◆ Ziel:
Schreib aus dem Forumsgespräch über XCache die Stelle zwischen „In der php.ini solltest“ und „drin zum Optimieren.“ einschließlich wörtlich ab.

◆ Lesetext:
▼▼▼
Ich habe es einfach wie von Till beschrieben installiert und es läuft somit mit den Standardeinstellungen. Keine Probleme, aber auch keine Wunder in der Geschwindigkeit. Nutze es auch nur seit wenigen Tagen. Über genaue Daten kann ich keine Auskunft geben. Evtl. testest du bei dir XCache mit einer Benchmarking-Software. Wenn du mit Google nach Problemen zu XCache suchst, dann kommt sicherlich so Manches. Was allerdings bei kaum einer anderen Caching-Software nicht anders ist.


----------



## Rolli-Ronny (31. Jan. 2011)

Ich bin gerade dabei die optimalen Einstellungen zu finden.Google gibt zwar viel her und bei mir waren(sind) in der xcache.ini gar keine Einträge.Deshalb ist es ein wenig schwieriger.


----------



## pee (31. Jan. 2011)

In der php.ini solltest du XCache Einstellungen haben, die im Laufe der Paketinstallation dort eingeflossen sind. Die Größe des Caches zum Beispiel.


----------



## Rolli-Ronny (31. Jan. 2011)

In der php.ini habe ich keine Einstellungen stehen,dafür gibt es bei mir die xcache.ini wo alles drin stehen soll aber nicht drin stand.Das habe ich jetzt manuell nachgeholt und jetzt rennt das ganz wie S.. eben richtig schön schnell wie es sein soll.Wie gesagt mich interessiert eben nur mal was bei euch die es installiert haben drin steht.Ich denke mal das ist noch einiges drin zum Optimieren.


----------
▲▲▲
Datensätze mit beschrifteten Kästen
▼▼▼
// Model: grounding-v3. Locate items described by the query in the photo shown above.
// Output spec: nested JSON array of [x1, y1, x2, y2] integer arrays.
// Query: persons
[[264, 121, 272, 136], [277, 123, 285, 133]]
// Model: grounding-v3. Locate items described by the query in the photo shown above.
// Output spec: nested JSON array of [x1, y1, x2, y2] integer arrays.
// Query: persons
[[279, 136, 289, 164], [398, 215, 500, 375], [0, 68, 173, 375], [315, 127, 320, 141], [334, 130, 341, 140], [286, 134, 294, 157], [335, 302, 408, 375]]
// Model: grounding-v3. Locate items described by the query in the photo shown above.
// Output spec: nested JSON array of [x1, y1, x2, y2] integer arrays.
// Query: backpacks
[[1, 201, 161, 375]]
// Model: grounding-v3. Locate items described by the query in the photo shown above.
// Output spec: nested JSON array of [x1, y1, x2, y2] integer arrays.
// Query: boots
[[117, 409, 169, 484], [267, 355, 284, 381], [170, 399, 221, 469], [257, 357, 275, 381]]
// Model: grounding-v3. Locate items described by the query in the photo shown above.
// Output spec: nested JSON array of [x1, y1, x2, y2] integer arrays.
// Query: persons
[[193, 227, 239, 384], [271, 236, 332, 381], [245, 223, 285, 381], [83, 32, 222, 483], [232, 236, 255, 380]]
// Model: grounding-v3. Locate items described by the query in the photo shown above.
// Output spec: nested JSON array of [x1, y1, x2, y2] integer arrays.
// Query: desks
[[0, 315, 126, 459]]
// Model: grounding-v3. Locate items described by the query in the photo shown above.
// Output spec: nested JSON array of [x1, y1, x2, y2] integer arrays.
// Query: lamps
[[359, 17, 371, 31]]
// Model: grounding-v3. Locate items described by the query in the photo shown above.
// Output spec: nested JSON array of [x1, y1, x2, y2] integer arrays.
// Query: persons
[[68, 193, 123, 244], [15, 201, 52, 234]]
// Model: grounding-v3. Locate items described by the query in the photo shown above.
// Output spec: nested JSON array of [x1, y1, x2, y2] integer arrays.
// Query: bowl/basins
▲▲▲
◆ Antwort zur Aufgabe:
In der php.ini solltest du XCache Einstellungen haben, die im Laufe der Paketinstallation dort eingeflossen sind. Die Größe des Caches zum Beispiel.


----------



## Rolli-Ronny (31. Jan. 2011)

In der php.ini habe ich keine Einstellungen stehen,dafür gibt es bei mir die xcache.ini wo alles drin stehen soll aber nicht drin stand.Das habe ich jetzt manuell nachgeholt und jetzt rennt das ganz wie S.. eben richtig schön schnell wie es sein soll.Wie gesagt mich interessiert eben nur mal was bei euch die es installiert haben drin steht.Ich denke mal das ist noch einiges drin zum Optimieren.